The snarl hadn't left Magneto's face. "You and the others like you, 'helping' me help them, to serve their damned purposes, destroy my own work, my own dream..."

I couldn't decide whether I wanted Magnus to kill Exodus, to get rid of him, or if I didn't. I mean... watching anyone be killed, even a near-omnipotent idiot, is a very depressing experience...

"You're the one who should be banished," Magneto remarked. He seemed a little calmer than he had been a moment before, but I was pretty certain it wasn't Exodus' doing, or anyone other than Magnus' this time. "I know you can protect yourself from the bigots down there. But then I'd have to worry about them and everyone around them, because I know how dangerous you are."

Exodus whimpered again, but I couldn't make out any words.

"No, you can stay. Here, where I can keep an eye on you... Get back to your quarters and stay there."

The Texans let Exodus up and he bolted for the door. The rest of dinner was uneventful, thank God.

***

Luis Milan:

As usual, the madness began just as dinner ended. Silly me, I had returned to Central Ops, just in time to receive the call that started the trouble all over again. I strongly debated telling the guy to go to hell, that I'd give Magnus a written message to call him back, but... well... Charles Xavier is an intimidating character and one of the few who Magnus might actually want to talk to. So I punched in the comm code for Magnus' quarters. When he answered the call, he did leave visual on, so I didn't think that I'd interrupted anything, even though Lee Forrester was in the room with him. I quelled my curiosity and told him, "There's a Dr. Charles Xavier who wants to talk to you, sir. Shall I put him through?"

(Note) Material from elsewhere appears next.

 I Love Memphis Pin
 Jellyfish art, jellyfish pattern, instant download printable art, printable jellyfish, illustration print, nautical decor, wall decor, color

Sure enough, he did. I just transferred the call and had just logged into the computer when Lee Forrester came storming into Central Ops. "Magneto's gone after Xavier. One of them's going to need rescuing. How do we get off this ball of space junk?"

"Huh?" I started. "Where are they?"

"Charles is on that island, and Magnus is on his way there. Charles called to bait him there: told him he thought he was an imposter, wanted to know what he'd done with the real Magnus, said he was gonna tell the media that someone was impersonating Magneto. And Magnus has been feeling pretty bellicose since dinner..."

As soon as she stopped to take a breath, I asked, "Why the hell would Charles Xavier want Magneto to come after him? Especially after what he's done! He must be nuts!"

"Could be," Lee remarked. "But he'll be dead if Magnus gets ahold of him. This sounds like a trap. What's the fastest way to get down there?"

I bit my lip. There was one mutant with an impressive teleportation capability and enough firepower to foil most traps, even those built to take Magneto. But I wasn't sure I wanted to go anywhere near Exodus right now, let alone give him a reason to leave his quarters and to start messing around with the rest of the world again.

***

Charles Xavier:

As I brought my wheelchair towards the edge of a cliff overlooking the ocean, I scanned the island to make sure that the X-Men were really gone. It had pleased me greatly that they hated to leave me here, but they actually believed me when I insisted that it was necessary for me to return here. I simply failed to tell them what I planned to confront... They were eager to join the battle against the Brood. If even one nest survived the next few weeks, the whole world might be doomed. In the meantime, I had to deal with what I had created, an empty and exceptionally powerful host body for whatever was now impersonating Magneto.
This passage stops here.